- [O que se espera]:
Informe quantas linhas do material abaixo contêm a palavra "camera". Responda somente com o número.
======== Dados de entrada
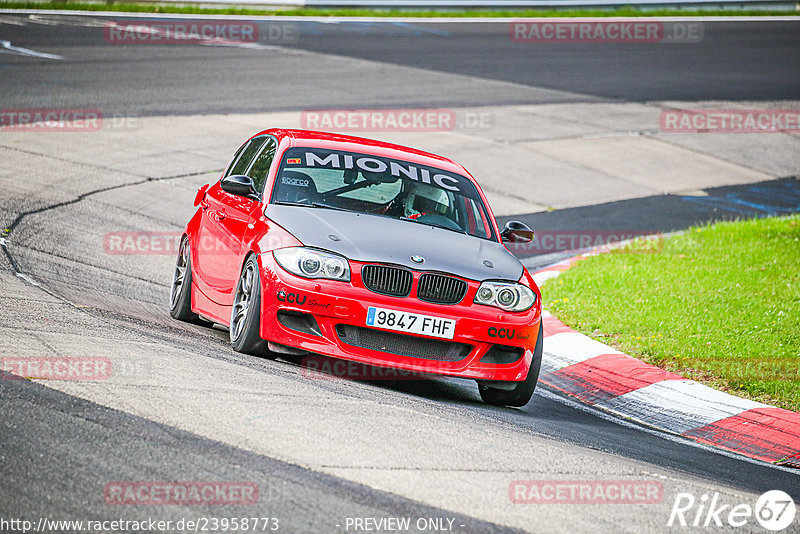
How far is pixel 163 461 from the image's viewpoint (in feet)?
================
======== Dados de entrada
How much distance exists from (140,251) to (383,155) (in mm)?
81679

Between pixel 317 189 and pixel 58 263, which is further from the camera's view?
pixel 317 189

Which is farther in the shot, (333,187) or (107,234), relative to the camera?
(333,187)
================
- [Resposta escrita]:
2